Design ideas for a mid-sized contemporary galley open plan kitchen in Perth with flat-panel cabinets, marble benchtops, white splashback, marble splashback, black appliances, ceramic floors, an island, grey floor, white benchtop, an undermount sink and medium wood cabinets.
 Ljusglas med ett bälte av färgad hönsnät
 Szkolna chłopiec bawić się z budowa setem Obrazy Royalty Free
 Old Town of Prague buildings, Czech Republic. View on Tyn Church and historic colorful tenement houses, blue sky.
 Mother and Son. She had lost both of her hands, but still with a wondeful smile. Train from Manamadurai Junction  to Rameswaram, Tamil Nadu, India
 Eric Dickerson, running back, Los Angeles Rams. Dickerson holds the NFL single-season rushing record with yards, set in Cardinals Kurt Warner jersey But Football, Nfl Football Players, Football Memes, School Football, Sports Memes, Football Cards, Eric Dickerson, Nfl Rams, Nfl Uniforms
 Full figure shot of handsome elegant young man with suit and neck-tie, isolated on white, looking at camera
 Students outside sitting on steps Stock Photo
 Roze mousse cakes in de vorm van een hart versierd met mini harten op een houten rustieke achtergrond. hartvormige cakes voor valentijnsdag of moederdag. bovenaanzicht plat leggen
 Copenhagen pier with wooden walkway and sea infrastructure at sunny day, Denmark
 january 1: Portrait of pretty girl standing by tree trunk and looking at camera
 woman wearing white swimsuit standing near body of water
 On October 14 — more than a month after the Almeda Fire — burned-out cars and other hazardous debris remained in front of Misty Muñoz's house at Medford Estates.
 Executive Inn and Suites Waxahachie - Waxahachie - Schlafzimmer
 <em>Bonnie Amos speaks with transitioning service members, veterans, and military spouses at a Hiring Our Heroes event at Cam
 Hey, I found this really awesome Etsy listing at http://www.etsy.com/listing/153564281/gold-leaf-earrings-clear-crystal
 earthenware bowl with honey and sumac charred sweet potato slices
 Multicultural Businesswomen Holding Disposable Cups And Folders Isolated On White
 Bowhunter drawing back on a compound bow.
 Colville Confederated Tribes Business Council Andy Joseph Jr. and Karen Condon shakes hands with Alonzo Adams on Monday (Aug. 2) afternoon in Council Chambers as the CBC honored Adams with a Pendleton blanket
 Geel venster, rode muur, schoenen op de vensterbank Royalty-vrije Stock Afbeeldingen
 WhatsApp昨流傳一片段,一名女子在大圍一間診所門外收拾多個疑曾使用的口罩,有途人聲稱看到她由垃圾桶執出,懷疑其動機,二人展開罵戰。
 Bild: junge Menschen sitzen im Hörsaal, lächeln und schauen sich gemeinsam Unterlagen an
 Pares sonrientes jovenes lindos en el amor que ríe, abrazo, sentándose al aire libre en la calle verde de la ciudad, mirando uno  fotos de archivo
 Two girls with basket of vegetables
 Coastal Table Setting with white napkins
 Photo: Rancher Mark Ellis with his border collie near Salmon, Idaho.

----------------------------------------

What to do:
Send back the lines of the records word for word, from the very first through the line containing "woman wearing white".

Reply to the task:
Design ideas for a mid-sized contemporary galley open plan kitchen in Perth with flat-panel cabinets, marble benchtops, white splashback, marble splashback, black appliances, ceramic floors, an island, grey floor, white benchtop, an undermount sink and medium wood cabinets.
 Ljusglas med ett bälte av färgad hönsnät
 Szkolna chłopiec bawić się z budowa setem Obrazy Royalty Free
 Old Town of Prague buildings, Czech Republic. View on Tyn Church and historic colorful tenement houses, blue sky.
 Mother and Son. She had lost both of her hands, but still with a wondeful smile. Train from Manamadurai Junction  to Rameswaram, Tamil Nadu, India
 Eric Dickerson, running back, Los Angeles Rams. Dickerson holds the NFL single-season rushing record with yards, set in Cardinals Kurt Warner jersey But Football, Nfl Football Players, Football Memes, School Football, Sports Memes, Football Cards, Eric Dickerson, Nfl Rams, Nfl Uniforms
 Full figure shot of handsome elegant young man with suit and neck-tie, isolated on white, looking at camera
 Students outside sitting on steps Stock Photo
 Roze mousse cakes in de vorm van een hart versierd met mini harten op een houten rustieke achtergrond. hartvormige cakes voor valentijnsdag of moederdag. bovenaanzicht plat leggen
 Copenhagen pier with wooden walkway and sea infrastructure at sunny day, Denmark
 january 1: Portrait of pretty girl standing by tree trunk and looking at camera
 woman wearing white swimsuit standing near body of water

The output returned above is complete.